Warren Buffett’s investment company, Berkshire Hathaway, announced in its first-quarter financial report for this year that it had reduced its Apple holdings by 13%. At the same time, its cash reserves reached $188.99 billion, a record high for the company. Buffett explained the reason for holding a large amount of cash reserves at the shareholders’ meeting on the 4th.
In the first quarter of 2024, Berkshire Hathaway reported revenue of $89.869 billion, a year-on-year increase of 5.2%, surpassing market expectations of $85.92 billion. Its net profit was $12.702 billion, a 64% decrease compared to the previous year, but still exceeding market expectations of $9.892 billion.
Notably, Berkshire Hathaway’s largest holding, Apple, decreased in value from $174.3 billion in the fourth quarter of last year to $135.4 billion in the first quarter of this year, with approximately 790 million shares.
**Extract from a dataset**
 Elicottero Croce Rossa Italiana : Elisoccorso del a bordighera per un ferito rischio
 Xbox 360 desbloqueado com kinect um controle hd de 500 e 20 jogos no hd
This represents a 13% reduction in holdings from the previous quarter (116 million shares). It is also the second consecutive quarter with a significant reduction in Apple holdings, following the sale of 10 million shares in the previous quarter.
However, this reduction in Apple holdings has led to an increase in Berkshire Hathaway’s cash reserves from $167.6 billion at the end of 2023 to the current $188.99 billion, setting a new record for the company.
Regarding the reduction in Apple holdings, Buffett stated at the shareholders’ meeting on the 4th that it was primarily for tax purposes. He mentioned the possibility of higher corporate income tax rates in the future to support the expanding US fiscal deficit. He also emphasized that Apple may still be Berkshire Hathaway’s largest holding because it is better than American Express and Coca-Cola.
Buffett further mentioned that Berkshire Hathaway’s cash reserves are expected to reach $200 billion by the end of June, as there are currently limited opportunities for targeted acquisitions. He explained that Berkshire Hathaway is willing to spend money, but only if the risks are extremely low and there is a potential for significant profits. The company is considering investments in Canada.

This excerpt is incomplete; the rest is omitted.